Vitelli came to the end of a stanza, and drew breath long enough to snarl, "It's only a bat. Leave it, damn it!" over his shoulder, then resumed chanting.
Ferrante grimaced, pausing, but on the bat's next circuit his sword licked up again. Only half-aimed, in a lucky blow it whacked the shadowy animal out of the air. A wing broken, the bat chittered across the stones and one of Vitelli's chalk-lines, smearing it.
Vitelli's teeth clenched. He broke off his chant. His words felt to Thur like a line of marching soldiers stumbling into each other as their leader stopped without warning. Vitelli opened his hands, letting the terrible tension leak away, before moving.
"Clumsy —!" he cried to Ferrante in real agony. "We'll have to start over. You get the sponge and mop these lines." Face working, he strode over and stamped on the injured bat, killing it. He picked up the little corpse by one wing, holding it delicately away from his robe, and flung it out the barred window.
Ferrante was clearly not pleased by this abrupt order to a menial task from his subordinate, but, stiff-faced, he obeyed. Out of his depth in this complex magicking, perhaps. He did a neat job, though, and within minutes the floor was dry and ready a
gain. Vitelli picked up the ring mold and the knife and started anew.
This time he had Ferrante stand within the lines, by Thur, as he drew them. Thur kept one slitted white eye on that bone-handled knife. He must reach for it before Ferrante did, come what may. He wished desperately he were in better shape. Could he even stand up, let alone fight? The miasma of magic in the room was so thick he could scarcely breathe, as if Vitelli's dark aura had expanded to the walls. Vitelli appeared in the corner of Thur's vision with a pair of tongs clasping the cherry-red clay cup holding the molten bronze. Sweat trickled in shiny tracks down his face. When he poured, the ring would freeze almost at once—trapping Uri's spirit? The chanting rose to a crescendo. Ferrante's leather leggings creaked, as he knelt down behind Thur awaiting his signal to take up the knife. Thur must strike now—a scrambling noise, and puffing, came from the window that faced the lake. Much too loud for a bat —
"Rise and kill the bastards!" Lord Pia roared.

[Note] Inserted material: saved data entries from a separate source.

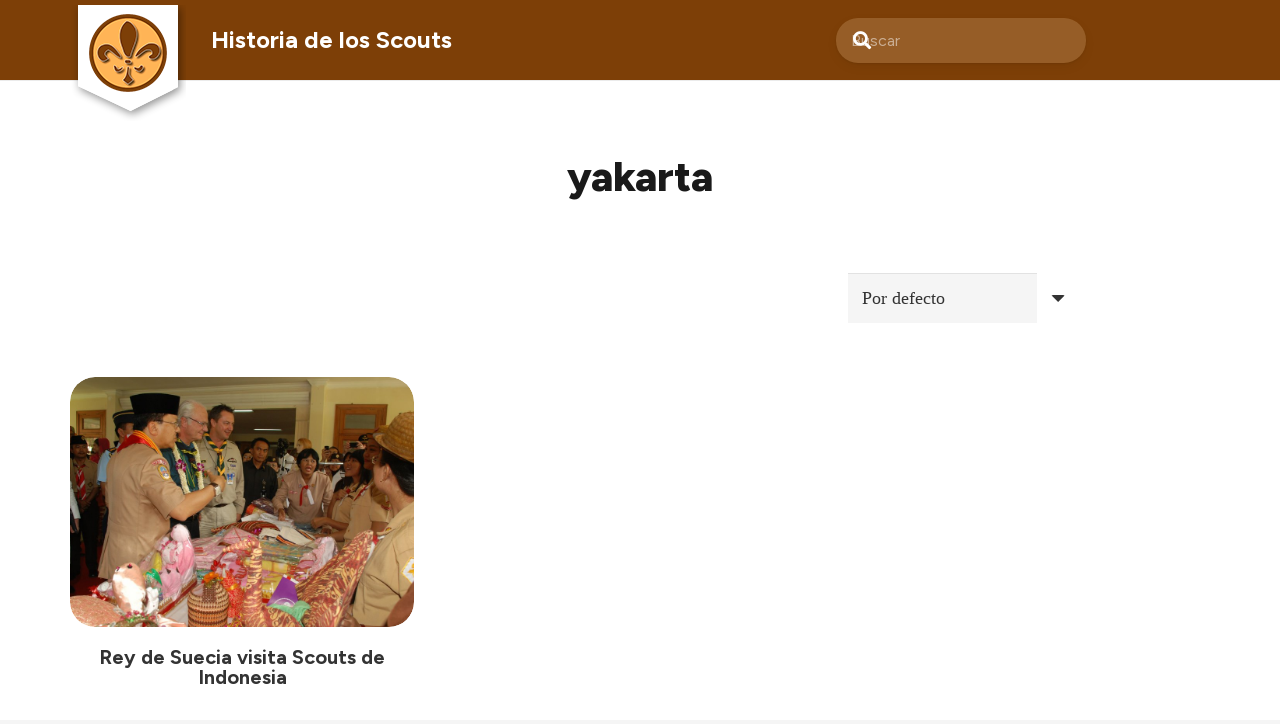

--- FILE ---
content_type: text/html; charset=utf-8
request_url: https://www.google.com/recaptcha/api2/aframe
body_size: 265
content:
<!DOCTYPE HTML><html><head><meta http-equiv="content-type" content="text/html; charset=UTF-8"></head><body><script nonce="38MLpjeJ9SBs7-pnxtAiDg">/** Anti-fraud and anti-abuse applications only. See google.com/recaptcha */ try{var clients={'sodar':'https://pagead2.googlesyndication.com/pagead/sodar?'};window.addEventListener("message",function(a){try{if(a.source===window.parent){var b=JSON.parse(a.data);var c=clients[b['id']];if(c){var d=document.createElement('img');d.src=c+b['params']+'&rc='+(localStorage.getItem("rc::a")?sessionStorage.getItem("rc::b"):"");window.document.body.appendChild(d);sessionStorage.setItem("rc::e",parseInt(sessionStorage.getItem("rc::e")||0)+1);localStorage.setItem("rc::h",'1769749737609');}}}catch(b){}});window.parent.postMessage("_grecaptcha_ready", "*");}catch(b){}</script></body></html>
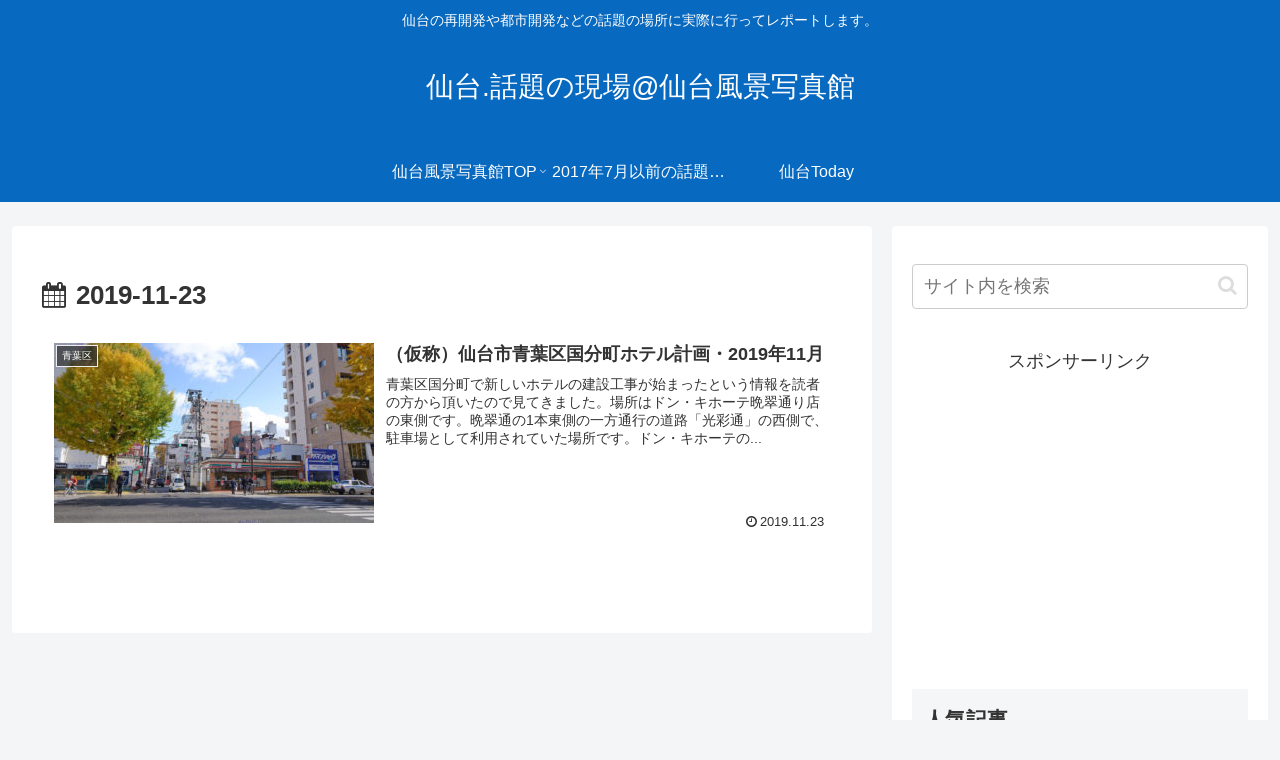

--- FILE ---
content_type: text/html; charset=utf-8
request_url: https://www.google.com/recaptcha/api2/aframe
body_size: 266
content:
<!DOCTYPE HTML><html><head><meta http-equiv="content-type" content="text/html; charset=UTF-8"></head><body><script nonce="rfXgCRILotZitF87Kuewjg">/** Anti-fraud and anti-abuse applications only. See google.com/recaptcha */ try{var clients={'sodar':'https://pagead2.googlesyndication.com/pagead/sodar?'};window.addEventListener("message",function(a){try{if(a.source===window.parent){var b=JSON.parse(a.data);var c=clients[b['id']];if(c){var d=document.createElement('img');d.src=c+b['params']+'&rc='+(localStorage.getItem("rc::a")?sessionStorage.getItem("rc::b"):"");window.document.body.appendChild(d);sessionStorage.setItem("rc::e",parseInt(sessionStorage.getItem("rc::e")||0)+1);localStorage.setItem("rc::h",'1769071816594');}}}catch(b){}});window.parent.postMessage("_grecaptcha_ready", "*");}catch(b){}</script></body></html>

Ferrante wheeled and drew his sword. Rise was not quite the word for it, but Thur lurched forward in a sort of frog-flop, fell upon the knife, and rolled. The bone hilt, in his hand, sent a paralyzing jolt up Thur's right arm, not-quite-pain, shuddering along his nerves. His hand spasmed open, and the knife clattered across the floor out of sight under the trestles. The chalk lines burned his skin like whips as he pressed across them. Ferrante's sword struck sparks and a white scar on the stone where Thur had just lain.
Vitelli bent and choked convulsively. The tongs fell from his grasp. The clay cup cracked on impact, and its molten bronze spattered across the cold stone floor.
The castellan squeezed from the window and stood, hair waving, eyes alight. The guard's short sword was in his right hand, and an iron bar from the window was in his left. His legs were bare and hairy. His lips were drawn back in a feral snarl.
Reaching a trestle that held a salt crate, Thur at last pulled himself to his feet. His legs shook, but held him. Ferrante started to lunge at Lord Pia, stumbled across the chalk lines, and recovered just in time to parry Lord Pia's sword with his own blade, then catch the murderously swinging iron bar with an up flung arm. Ferrante stepped back, absorbing the shock of Pia's onslaught in a hastily ordered defense. Pia was a soldier, yes, and a match for Ferrante with the sword. But older, and fatter. Already his breath pumped like the bellows.